» **PASSAGE**:
— Begin —

We show that slightly relaxing the functionality requirement gives us strong positive results for watermarking. Namely, instead of requiring the marked program to agree with the original unmarked program on {\em all inputs}, we require only that they agree on a large fraction of inputs. With this relaxation in mind, our contributions are as follows.
1. We define publicly verifiable watermarking where marking a program requires a secret key, but anyone can verify that a program is marked. The handful of existing watermarking schemes are secretly verifiable, and moreover, satisfy only a weak definition where the adversary is restricted in the type of unmarked programs it is allowed to produce (Naccache, Shamir and Stern, PKC 1999; Nishimaki, EUROCRYPT 2013). Moreover, our definition requires security against chosen program attacks, where an adversary has access to an oracle that marks programs of her choice.

— End —

» **RECORDED INFORMATION**:
— Begin —

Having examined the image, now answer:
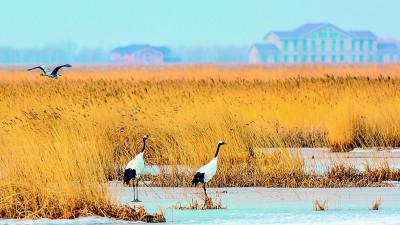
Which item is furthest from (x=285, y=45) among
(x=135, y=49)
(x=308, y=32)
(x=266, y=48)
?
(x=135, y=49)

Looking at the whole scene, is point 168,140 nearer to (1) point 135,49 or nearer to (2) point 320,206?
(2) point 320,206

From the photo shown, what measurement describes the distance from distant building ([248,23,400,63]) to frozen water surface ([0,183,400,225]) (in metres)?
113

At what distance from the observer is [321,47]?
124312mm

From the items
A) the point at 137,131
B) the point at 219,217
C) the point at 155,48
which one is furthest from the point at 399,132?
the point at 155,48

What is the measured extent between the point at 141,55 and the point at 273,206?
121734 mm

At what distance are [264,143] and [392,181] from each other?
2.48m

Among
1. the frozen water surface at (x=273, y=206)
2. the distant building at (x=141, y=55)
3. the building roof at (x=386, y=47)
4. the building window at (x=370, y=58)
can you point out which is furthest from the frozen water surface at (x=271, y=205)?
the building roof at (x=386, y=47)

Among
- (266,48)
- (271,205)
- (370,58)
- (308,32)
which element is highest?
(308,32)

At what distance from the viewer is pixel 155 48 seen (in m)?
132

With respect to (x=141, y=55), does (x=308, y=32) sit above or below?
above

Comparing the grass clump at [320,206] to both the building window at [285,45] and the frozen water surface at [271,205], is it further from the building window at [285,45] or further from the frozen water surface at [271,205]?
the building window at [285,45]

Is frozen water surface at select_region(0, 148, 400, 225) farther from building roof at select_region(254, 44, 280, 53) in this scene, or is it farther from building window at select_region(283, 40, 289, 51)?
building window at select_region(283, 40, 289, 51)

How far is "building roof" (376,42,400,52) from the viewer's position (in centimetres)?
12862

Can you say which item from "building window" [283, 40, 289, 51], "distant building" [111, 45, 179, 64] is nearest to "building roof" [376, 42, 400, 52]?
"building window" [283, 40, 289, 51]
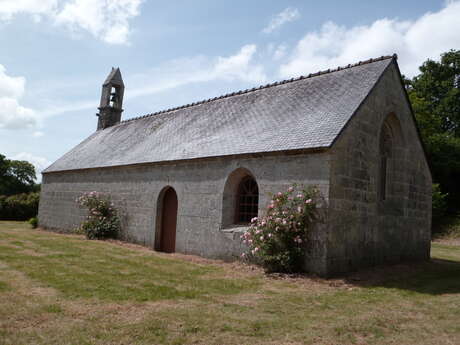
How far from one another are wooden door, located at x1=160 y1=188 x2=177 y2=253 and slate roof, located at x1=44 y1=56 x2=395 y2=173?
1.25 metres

— End —
— Begin —

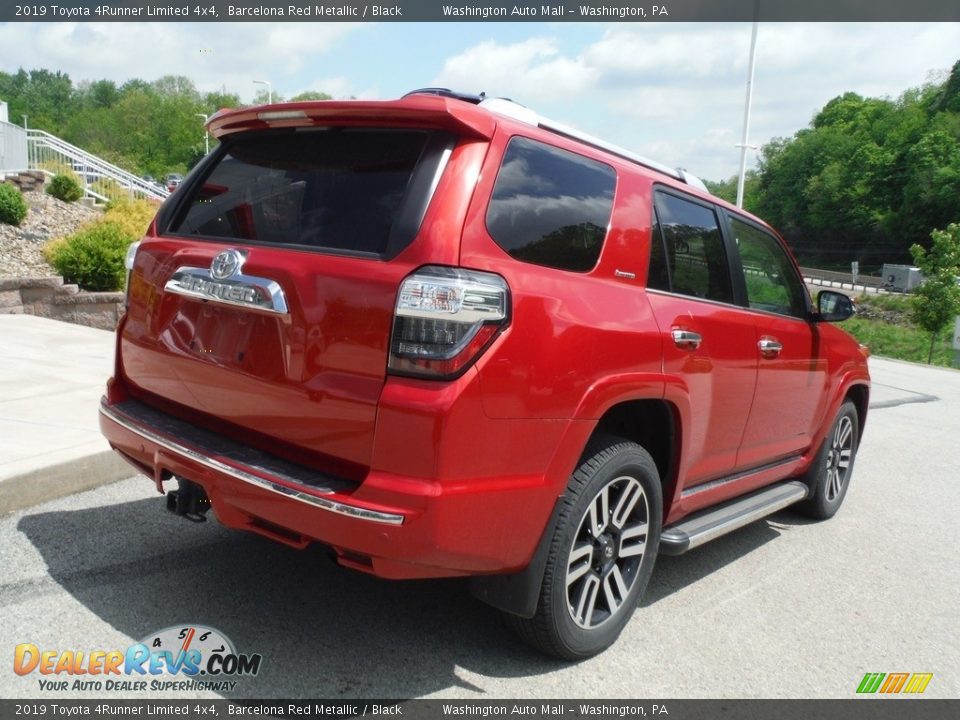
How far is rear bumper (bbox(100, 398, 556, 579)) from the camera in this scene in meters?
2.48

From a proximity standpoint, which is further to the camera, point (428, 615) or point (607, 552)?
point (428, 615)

— End —

» **AIM A**:
Answer these from the watermarking passage:
(i) Under the relaxed requirement, on how many inputs must the marked program agree with the original?
(ii) Under publicly verifiable watermarking, who can verify that a program is marked?
(iii) In a chosen program attack, what does the adversary have access to?
» **AIM B**: Write the next part of the passage on watermarking programs, starting after its last sentence.

» **TASK ANSWER A**:
(i) A large fraction of inputs.
(ii) Anyone.
(iii) An oracle that marks programs of her choice.

» **TASK ANSWER B**:
2. We construct a publicly verifiable watermarking scheme for any family of puncturable pseudo-random functions (PPRF), assuming indistinguishability obfuscation and injective one-way functions.
Complementing our positive result, we show that there are pseudo-random functions which cannot be watermarked, even in a very weak setting. As a corollary, we demonstrate the first family of PRFs that are not point-puncturable.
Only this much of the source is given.